British development consultant, Bharat Patel, at the site of one of the two bridges RAP is building over the Arun River.
"I thought I would have to close down my shop after the road came to Bhojpur, but business is actually much better," says trader Dhruba Shrestha. Indeed, with 24-hour electricity, plentiful water and clean air the quality of life in Bhojpur is much better than in Kathmandu. Almost everyone has a mobile phone, and the quality of education and health services have improved.

Bhojpur trader Dhruba Shrestha says the RAP road has raised living standards and increased the purchasing power of his customers.
On an inspection visit to Bhojpur, British consultant Bharat Patel admits that it costs more to build a RAP road manually than with mechanised diggers. "But we leave behind much more than just a road," he adds. "The community is empowered and more self-sufficient."

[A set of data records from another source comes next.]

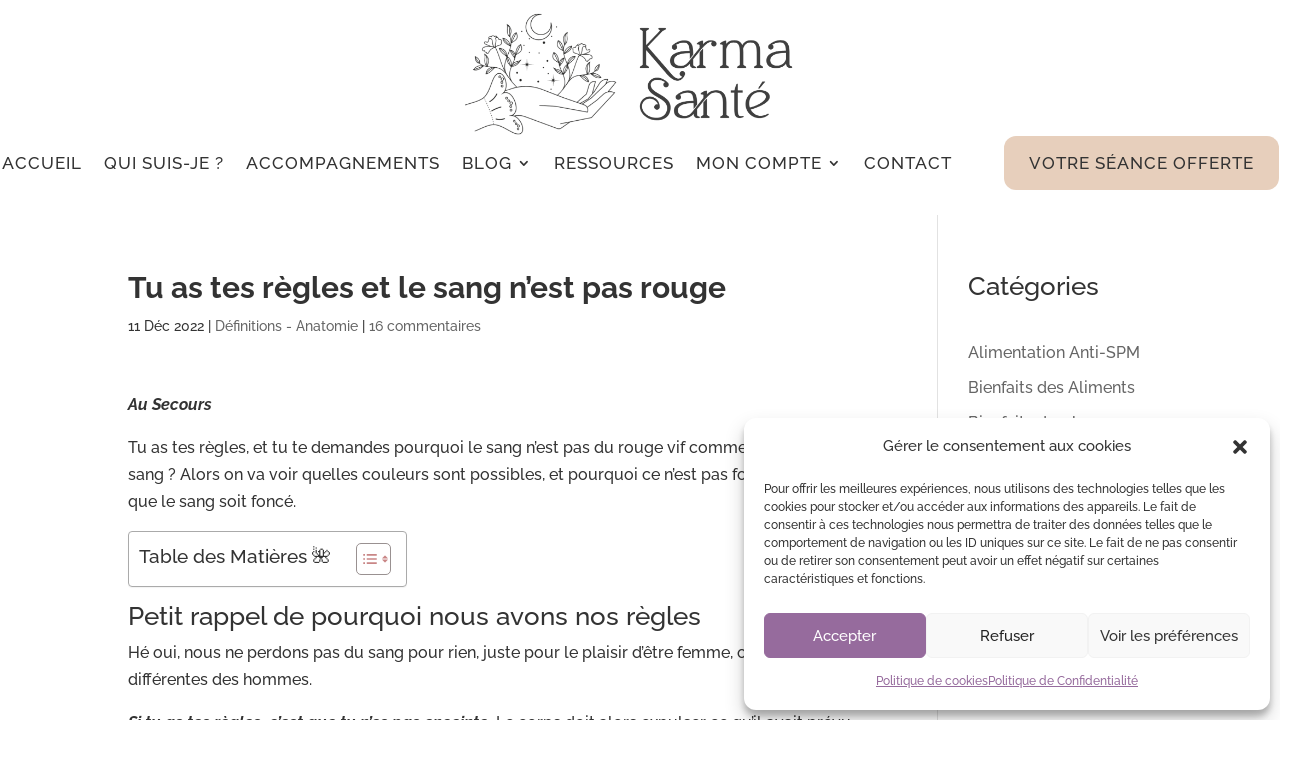

--- FILE ---
content_type: text/css
request_url: https://karma-sante.com/wp-content/et-cache/31181/et-core-unified-tb-30312-tb-30336-deferred-31181.min.css?ver=1740581894
body_size: 253
content:
.et_pb_section_2_tb_footer.et_pb_section{padding-top:0px;padding-bottom:0px;margin-top:0px;margin-bottom:0px;background-color:#C98686!important}.et_pb_row_1_tb_footer{min-height:22px}.et_pb_row_1_tb_footer.et_pb_row{padding-top:10px!important;padding-bottom:10px!important;margin-top:0px!important;margin-bottom:0px!important;padding-top:10px;padding-bottom:10px}.et_pb_text_0_tb_footer.et_pb_text{color:#F4EEE5!important}.et_pb_text_0_tb_footer{line-height:1em;line-height:1em;padding-top:0px!important;padding-bottom:0px!important;margin-top:0px!important;margin-bottom:0px!important}.et_pb_social_media_follow .et_pb_social_media_follow_network_0_tb_footer.et_pb_social_icon .icon:before,.et_pb_social_media_follow .et_pb_social_media_follow_network_1_tb_footer.et_pb_social_icon .icon:before{color:#F4EEE5}body #page-container .et_pb_section ul.et_pb_social_media_follow_0_tb_footer .follow_button{color:#C1554C!important}body #page-container .et_pb_section ul.et_pb_social_media_follow_0_tb_footer .follow_button:before,body #page-container .et_pb_section ul.et_pb_social_media_follow_0_tb_footer .follow_button:after{display:none!important}.et_pb_social_media_follow_0_tb_footer li.et_pb_social_icon a.icon:before{color:#C1554C}.et_pb_column_4_tb_footer{padding-top:10px;padding-bottom:0px}.et_pb_social_media_follow_network_0_tb_footer a.icon,.et_pb_social_media_follow_network_1_tb_footer a.icon{background-color:RGBA(255,255,255,0)!important}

At Bhamran on a new section of a RAP road to Dingla, Bibas Rai points out the fallow fields. Most young men have emigrated. "People think that if you are educated you shouldn't farm," says Rai, "but I am staying back, I will never leave. Someone has to grow the food."


To go or not to go

One of these days, Lakpa Sherpa has to make a momentous decision: whether or not to pay Rs 90,000 to a middleman who has promised him a  job in Qatar. Lakpa's wife, Amrita, is encouraging him to go. "He'll never earn enough here to take care of us," she says, holding on to her baby, Anusha.

Lakpa is not so sure. He shows us his calculations on the back of a cigarette pack. He earned Rs 100,000 in the past year digging the road, and now he is enrolled in carpentry training so he can start a small furniture shop.

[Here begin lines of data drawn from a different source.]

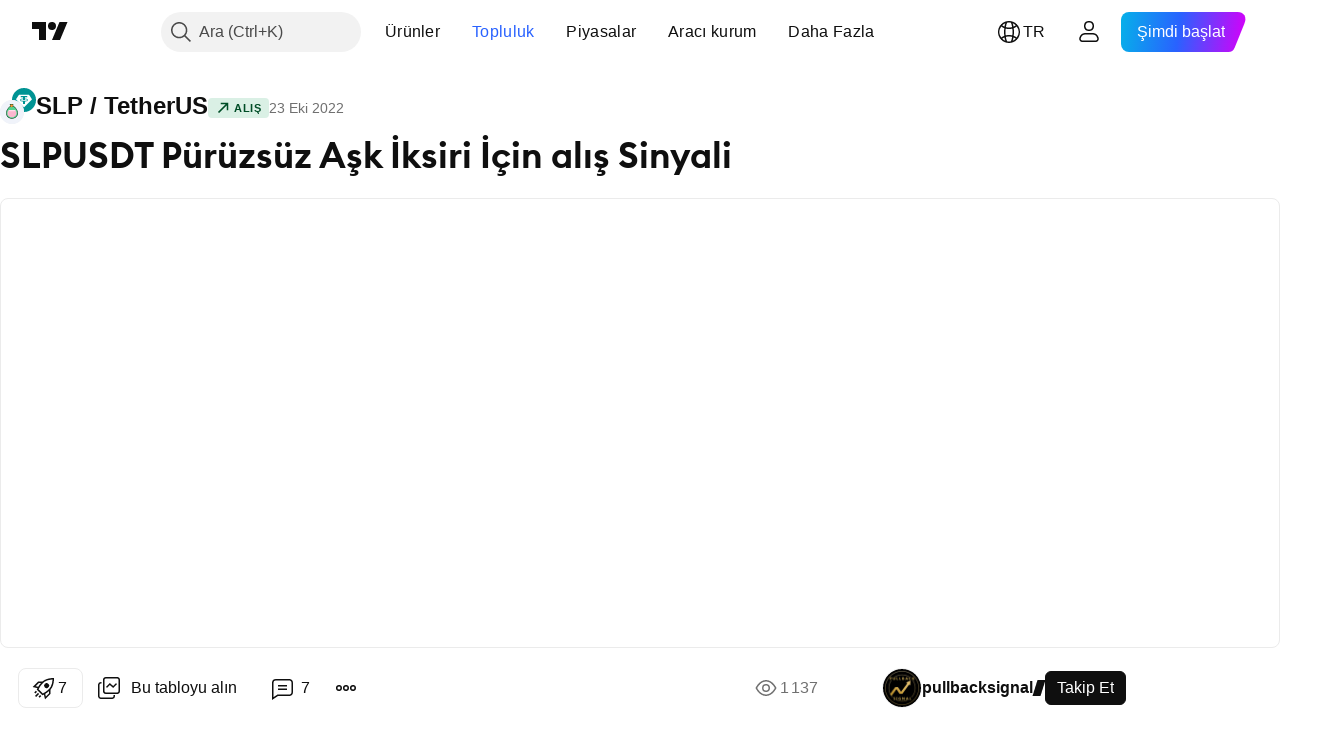

--- FILE ---
content_type: image/svg+xml
request_url: https://s3-symbol-logo.tradingview.com/crypto/XTVCSLP.svg
body_size: 569
content:
<!-- by TradingView --><svg width="18" height="18" fill="none" xmlns="http://www.w3.org/2000/svg"><path fill="#F0F3FA" d="M0 0h18v18H0z"/><path fill-rule="evenodd" clip-rule="evenodd" d="M7.61 4.573L7.344 3.46c.195-.18.747-.535 1.401-.522.654.013 1.145.229 1.308.335L9.92 4.38h.023c.734.264 3.485 2.664 3.485 5.472 0 2.809-2.453 4.177-4.562 4.153-2.11-.024-4.403-1.393-4.288-4.44.084-2.248 1.914-4.15 3.032-4.993z" fill="#043013"/><path d="M4.907 9.537C4.992 7.281 6.98 5.4 7.962 4.74h1.91c.678.245 3.224 2.465 3.224 5.064 0 2.598-2.27 3.864-4.221 3.842-1.952-.022-4.074-1.288-3.968-4.109z" fill="#55D290"/><path d="M5.577 10.006c-.009-.944.324-1.633.491-1.859l5.719-.21c.193.339.583 1.227.592 2.07.01 1.052-1.173 3.098-3.474 3.04-2.3-.06-3.317-1.86-3.328-3.04z" fill="#FBB7CF"/><ellipse cx="9.017" cy="7.959" rx="2.837" ry=".513" fill="#FEDEEB"/><path d="M8.229 5.145c-.419-.208-.59-.46-.624-.561.752-.054 2.251-.13 2.235 0-.016.129-.342.428-.503.56H8.229z" fill="#043013"/><path d="M8.717 5.444c-.874-.03-1.045-1.154-1.02-1.713.103-.18.443-.374 1.02-.41.462-.029.838.261.969.41.041.583-.095 1.742-.97 1.713z" fill="url(#paint0_linear_1530)"/><defs><linearGradient id="paint0_linear_1530" x1="8.693" y1="3.56" x2="8.693" y2="5.444" gradientUnits="userSpaceOnUse"><stop stop-color="#F8C74B"/><stop offset=".343" stop-color="#F38C34"/></linearGradient></defs></svg>

--- FILE ---
content_type: application/javascript; charset=utf-8
request_url: https://static.tradingview.com/static/bundles/tr.63639.1944621f814981fac967.js
body_size: 1404
content:
(self.webpackChunktradingview=self.webpackChunktradingview||[]).push([[63639],{376681:e=>{e.exports=["Mobil"]},352995:e=>{e.exports=["Hediye planları"]},297967:e=>{e.exports=["CME Grubu vadeli işlemleri"]},617691:e=>{e.exports=["CEX çiftleri"]},645333:e=>{e.exports=["Çerezler Politikası"]},648651:e=>{e.exports=["Kariyer"]},895581:e=>{e.exports=["Grafik kütüphaneleri"]},589050:e=>{e.exports=["Kripto"]},21316:e=>{e.exports=["Kripto paralar"]},150083:e=>{e.exports=["Şirket hakkında"]},831942:e=>{e.exports=["Erişilebilirlik Beyanı"]},835722:e=>{e.exports=["Gelişmiş Grafikler"]},825078:e=>{e.exports=["Reklam"]},485746:e=>{e.exports=["Uygulamalar"]},807445:e=>{e.exports=["Tahvil"]},793354:e=>{e.exports={en:["Blog"]}},860721:e=>{e.exports=["Aracı Kurum Entegrasyonu"]},919860:e=>{e.exports=["Aracı kurumlar"]},337547:e=>{e.exports=["Hata Ödül programı"]},27437:e=>{e.exports=["İş çözümleri"]},373709:e=>{e.exports=["Büyüme fırsatları"]},919338:e=>{e.exports=["DEX çiftleri"]},689132:e=>{e.exports=["Masaüstü"]},137260:e=>{e.exports=["Temettüler"]},544409:e=>{e.exports=["Feragatname"]},777188:e=>{e.exports=["BYF"]},844543:e=>{e.exports=["Kazanç"]},846383:e=>{e.exports=["Ekonomik"]},852484:e=>{e.exports=["Eğitim"]},365320:e=>{e.exports=["Eğitim programı"]},510640:e=>{e.exports=["Editörün Seçtikleri"]},55579:e=>{e.exports=["Eurex vadeli işlemleri"]},101805:e=>{e.exports=["Özellikler"]},871538:e=>{e.exports=["Serbest çalışanlar"]},694769:e=>{e.exports=["Site Kuralları"]},534049:e=>{e.exports=["Isı Haritaları"]},863881:e=>{e.exports=["Göstergeler & stratejiler"]},952093:e=>{e.exports=["Fikirler"]},15797:e=>{e.exports=["Genel Bakış"]},753304:e=>{e.exports={en:["Lightweight Charts™"]}},645759:e=>{e.exports=["Moderatörler"]},787768:e=>{e.exports=["Bir üründen daha fazlası"]},389313:e=>{e.exports=["Diğer ürünler"]},81510:e=>{e.exports=["Piyasa verileri"]},533981:e=>{e.exports=["Medya kiti"]},200658:e=>{e.exports=["Ürün"]},219807:e=>{e.exports=["Sosyal ağ"]},525025:e=>{e.exports=["Güvenlik ipuçları"]},463234:e=>{e.exports=["{link_start}ICE Data Services{link_end} tarafından sağlanan piyasa verilerini seçin. {line_break}FactSet tarafından sağlanan referans verilerini seçin. Telif Hakkı © {current_year} FactSet Research Systems Inc.{line_break}© {current_year} TradingView, Inc. {line_break}Telif Hakkı © {current_year}, American Bankers Association. CUSIP Veritabanı FactSet Research Systems Inc. tarafından sağlanmaktadır. Tüm hakları saklıdır. {line_break}SEC dosyaları ve diğer belgeler {link_start}Quartr{link_end} tarafından sağlanmaktadır."]},998504:e=>{e.exports=["Uzay görevi"]},849995:e=>{e.exports=["Özel teklifler"]},792684:e=>{e.exports=["Durum sayfası"]},921906:e=>{e.exports=["Hisseler"]},561777:e=>{e.exports=["Süpergrafikler"]},594599:e=>{e.exports=["Poliçeler ve güvenlik"]},748303:e=>{e.exports=["Partner programı"]},777348:e=>{e.exports={en:["Pine Script"]}},340865:e=>{e.exports={en:["Pine Script®"]}},314965:e=>{e.exports=["Ücretlendirme"]},396570:e=>{e.exports=["Gizlilik Politikası"]},174322:e=>{e.exports=["Arkadaşını yönlendir"]},
171173:e=>{e.exports=["Sevgi Duvarı"]},305785:e=>{e.exports=["Biz kimiz"]},219926:e=>{e.exports=["Sihirbazlar"]},708675:e=>{e.exports=["Widget'lar"]},470805:e=>{e.exports=["Araçlar & abonelikler"]},874843:e=>{e.exports=["Yatırımcılar için tarot kartları"]},630254:e=>{e.exports=["Kullanım Koşulları"]},116575:e=>{e.exports=["C63 TradeTime"]},631439:e=>{e.exports=["TradingView {title}"]},208988:e=>{e.exports=["TradingView ana sayfası"]},458145:e=>{e.exports=["TradingView mağazası"]},276495:e=>{e.exports=["İşlem"]},482916:e=>{e.exports=["İşlem Platformu"]},416265:e=>{e.exports=["ABD hisse paketi"]}}]);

He has decided not to migrate for work. "I will never go," says Lakpa, "I will toil and sweat in my own country."


"Water, water"

In the 1950s, when Swiss geologist Toni Hagen travelled the length and breadth of Nepal, he used to ask Nepalis what they needed the most. Many told him they wanted a bridge. The rivers were barriers, and bridges provided accessibility. In the 1980s, most Nepalis told him they wanted a road. Today, roads reach nearly every VDC in the country, and there are suspension footbridges across most rivers.

Here in Bhojpur, Nepalis have a new wish: irrigation. The road has brought income and access to market but farmers suffer a serious shortage of water in the dry season. This has been exacerbated by successive years of winter drought.

Till five years ago, Matrika Adhikari of Syauli village couldn't even grow enough to feed the family. Today, he is sending Rs 150,000 worth of Akbare chillies by road to the Druk pickle factory in Sunsari. Says Adhikari, "We could grow anything if we had irrigation."